(Passage shown)
----------------
= Virginia Legislative Black Caucus =

The Virginia Legislative Black Caucus is an American political organization composed of Black members elected to the Virginia General Assembly.

==Mission==
The Virginia Legislative Black Caucus (VLBC) is committed to improving the economic, educational, political, and social conditions of African Americans, as well as historically underrepresented groups in Virginia. A vital part of VLBC’s mission is to raise the consciousness of other groups to the contributions made by African Americans to the Commonwealth and the Nation.

==Current membership==
List of officers:

| District | Officers | Position |
|---|---|---|
| 74 (House) | Del. Lamont Bagby | Chair |
| 95 (House) | Del. Marcia Price | Secretary |
| 11 (House) | Del. Sam Rasoul | Treasurer |
| 52 (House) | Del. Luke Torian | Chaplain |

=== Current members ===

1. Virginia State Del. Lamont Bagby (D-74th)
----------------
(Records supplied)
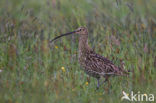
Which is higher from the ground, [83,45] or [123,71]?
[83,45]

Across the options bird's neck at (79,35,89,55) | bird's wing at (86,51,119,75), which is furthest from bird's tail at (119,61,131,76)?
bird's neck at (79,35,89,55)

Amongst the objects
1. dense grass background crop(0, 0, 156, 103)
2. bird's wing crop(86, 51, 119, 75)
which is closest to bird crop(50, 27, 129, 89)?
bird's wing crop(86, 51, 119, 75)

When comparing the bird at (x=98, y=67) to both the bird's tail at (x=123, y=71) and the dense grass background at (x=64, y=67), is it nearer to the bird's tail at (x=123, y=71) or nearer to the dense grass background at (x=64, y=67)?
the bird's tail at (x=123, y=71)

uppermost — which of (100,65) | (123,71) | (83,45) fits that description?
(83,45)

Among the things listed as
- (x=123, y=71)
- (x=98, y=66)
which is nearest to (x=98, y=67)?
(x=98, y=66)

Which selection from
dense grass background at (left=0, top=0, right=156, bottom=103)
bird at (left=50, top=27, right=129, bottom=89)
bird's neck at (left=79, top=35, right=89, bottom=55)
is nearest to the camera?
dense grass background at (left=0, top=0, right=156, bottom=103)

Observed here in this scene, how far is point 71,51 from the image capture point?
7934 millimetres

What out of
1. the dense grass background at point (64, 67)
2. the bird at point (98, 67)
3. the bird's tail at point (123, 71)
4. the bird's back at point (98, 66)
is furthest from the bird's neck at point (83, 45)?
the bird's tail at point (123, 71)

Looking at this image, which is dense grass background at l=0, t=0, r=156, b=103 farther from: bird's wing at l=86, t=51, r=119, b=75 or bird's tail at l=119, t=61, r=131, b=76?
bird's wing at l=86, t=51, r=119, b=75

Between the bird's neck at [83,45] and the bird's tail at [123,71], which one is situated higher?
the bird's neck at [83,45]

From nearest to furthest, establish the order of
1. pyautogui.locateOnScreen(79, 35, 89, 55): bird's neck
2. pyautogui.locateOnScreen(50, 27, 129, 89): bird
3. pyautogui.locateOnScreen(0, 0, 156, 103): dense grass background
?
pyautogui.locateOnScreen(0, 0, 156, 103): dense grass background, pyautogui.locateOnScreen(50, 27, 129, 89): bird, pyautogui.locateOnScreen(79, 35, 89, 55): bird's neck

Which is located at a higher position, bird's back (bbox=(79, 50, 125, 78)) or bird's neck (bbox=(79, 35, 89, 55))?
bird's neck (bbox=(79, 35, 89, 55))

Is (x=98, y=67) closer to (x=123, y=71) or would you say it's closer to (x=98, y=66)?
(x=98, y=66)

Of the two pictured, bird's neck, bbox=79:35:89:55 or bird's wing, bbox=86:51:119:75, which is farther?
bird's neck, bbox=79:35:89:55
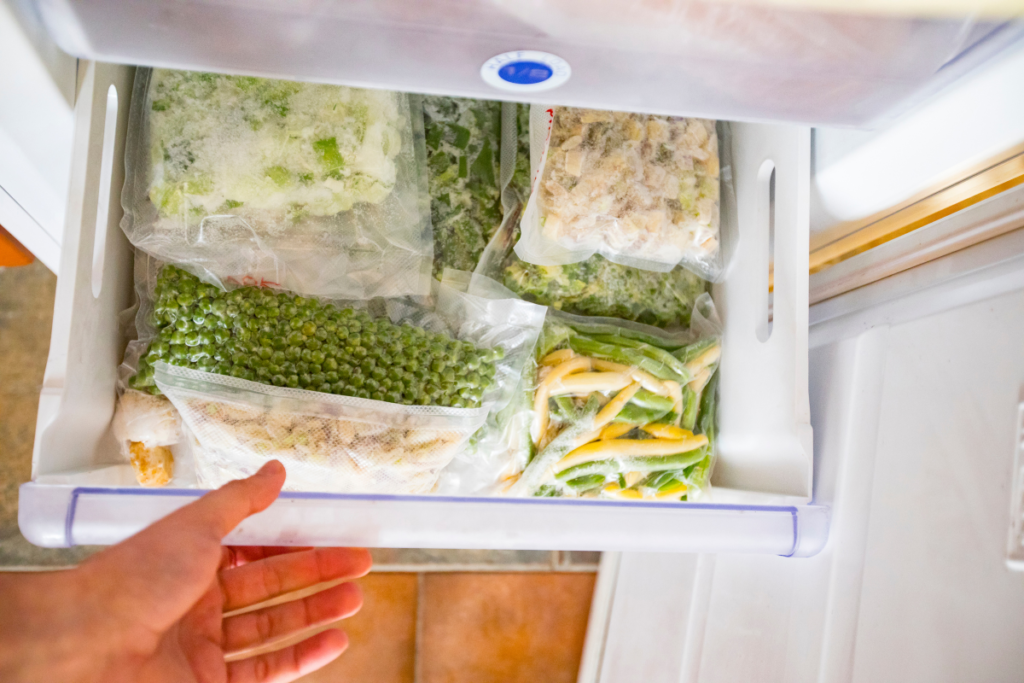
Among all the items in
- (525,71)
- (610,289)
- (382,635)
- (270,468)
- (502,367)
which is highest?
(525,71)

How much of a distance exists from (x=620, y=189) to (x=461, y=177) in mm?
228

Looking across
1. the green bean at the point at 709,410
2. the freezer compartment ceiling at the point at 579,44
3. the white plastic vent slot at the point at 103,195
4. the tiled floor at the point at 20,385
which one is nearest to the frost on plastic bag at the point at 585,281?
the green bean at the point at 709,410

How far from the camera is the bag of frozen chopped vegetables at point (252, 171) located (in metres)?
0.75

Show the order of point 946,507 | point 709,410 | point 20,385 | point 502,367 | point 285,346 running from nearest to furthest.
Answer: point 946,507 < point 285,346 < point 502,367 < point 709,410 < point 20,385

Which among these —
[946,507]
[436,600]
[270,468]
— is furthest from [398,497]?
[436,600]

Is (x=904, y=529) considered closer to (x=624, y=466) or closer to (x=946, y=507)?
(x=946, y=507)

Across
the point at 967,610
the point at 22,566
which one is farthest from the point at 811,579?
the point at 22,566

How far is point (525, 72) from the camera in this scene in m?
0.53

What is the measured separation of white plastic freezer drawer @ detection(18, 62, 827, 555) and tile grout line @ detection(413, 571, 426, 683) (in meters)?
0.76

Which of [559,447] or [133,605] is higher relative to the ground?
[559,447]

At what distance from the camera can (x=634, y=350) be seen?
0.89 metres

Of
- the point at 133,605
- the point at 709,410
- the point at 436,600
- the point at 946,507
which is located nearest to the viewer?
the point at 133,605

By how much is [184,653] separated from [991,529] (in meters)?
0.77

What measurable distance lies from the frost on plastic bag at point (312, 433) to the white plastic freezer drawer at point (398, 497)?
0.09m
----------------
(Complete the following)
- 1) Shorten the paragraph in the caucus article that begins "The Virginia Legislative Black Caucus (VLBC) is committed" into a bulleted list, keeping its main facts.
- 2) Recast as a numbered list the lines in the records from the line with "How far from" up to and including the line with "Answer: point 946,507", omitting blank lines.
The records have no connection to the caucus article.

(Answers for the exercise)
- 1)
- The Virginia Legislative Black Caucus (VLBC) works to improve the economic, educational, political, and social conditions of African Americans and historically underrepresented groups in Virginia.
- A key part of its mission is raising other groups' awareness of African Americans' contributions to the Commonwealth and the Nation.

- 2)
1. How far from the camera is the bag of frozen chopped vegetables at point (252, 171) located (in metres)?
2. 0.75
3. Show the order of point 946,507 | point 709,410 | point 20,385 | point 502,367 | point 285,346 running from nearest to furthest.
4. Answer: point 946,507 < point 285,346 < point 502,367 < point 709,410 < point 20,385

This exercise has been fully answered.